Time. Not enough time. I'm a full time student, part time worker and a mom. Hence part of why I'm still up at 3:28am. And then, I feel so burned out. I'd like to just take it once and be done and move forward. The idea of spending another year like this is to increase my score... ugh. I mean, I will if needed, and I understand the dire importance of a great score and all, but it gets old, ya know?
People will look at me funny when I'm on my lunch break studying or when I go to appointments and study in the waiting room. I've gotten passed the dirty looks but it's still mentally draining at some points. Luckily my job offers a little flexibility and I can work from home some days, which allows me to put some extra time into studying.

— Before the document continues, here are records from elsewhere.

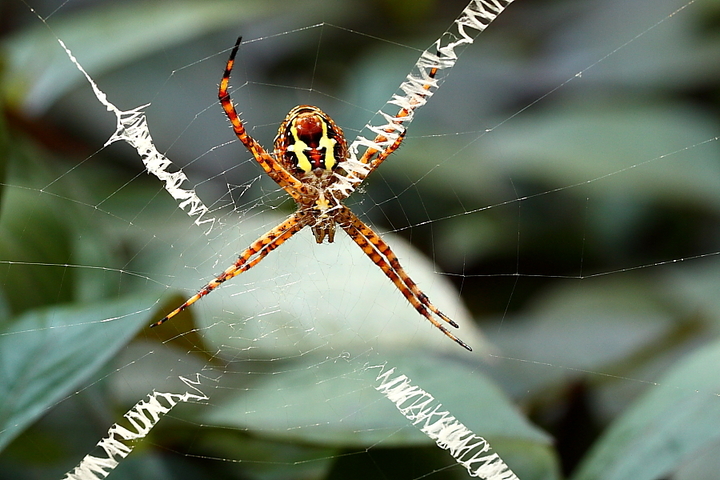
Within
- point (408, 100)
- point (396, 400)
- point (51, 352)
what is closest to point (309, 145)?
point (408, 100)

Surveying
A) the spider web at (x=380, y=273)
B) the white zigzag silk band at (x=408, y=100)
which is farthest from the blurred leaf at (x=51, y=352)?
the white zigzag silk band at (x=408, y=100)

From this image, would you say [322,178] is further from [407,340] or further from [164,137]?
[164,137]

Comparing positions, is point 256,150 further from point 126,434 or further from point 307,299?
point 126,434

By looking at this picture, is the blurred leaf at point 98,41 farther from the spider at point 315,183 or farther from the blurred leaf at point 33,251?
the spider at point 315,183

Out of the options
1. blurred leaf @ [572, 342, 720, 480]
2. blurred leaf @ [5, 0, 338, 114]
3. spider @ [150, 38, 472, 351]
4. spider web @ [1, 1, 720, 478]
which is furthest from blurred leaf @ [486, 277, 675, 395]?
blurred leaf @ [5, 0, 338, 114]

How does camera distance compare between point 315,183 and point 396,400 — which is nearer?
point 396,400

Time. Seeing a dominant belief/myth in society that an undergraduate education is always "enough" education/that there's just one way to do things. And strange work hours.
Time for me as well. I want a full 24hrs where I dont even think about work or school or studying, just one day to let my brain think and do whatever it wants without feeling guilty about not doing work.
For me it was the constant gnawing of never feeling like I was living up to my potential. I too would get down about seeing others moving forward and feeling stagnant. But once I realized that I don't have to rush this process and I can take as mcuh time as I need the stress reduced tremendously. Now I'm on a 3--5 year plan for attending law school instead of a 1-2 year one and I no longer hate my life lol.
I'm done with the LSAT, but just wanted to wish good luck to all you work-LSAT people. For me it was the sleep, lack of it. Work, commute, and LSAT pushed me to about 4.5-5 hours of sleep a day. It got rough there for a while... But that score was damn worth it. Y'all got this!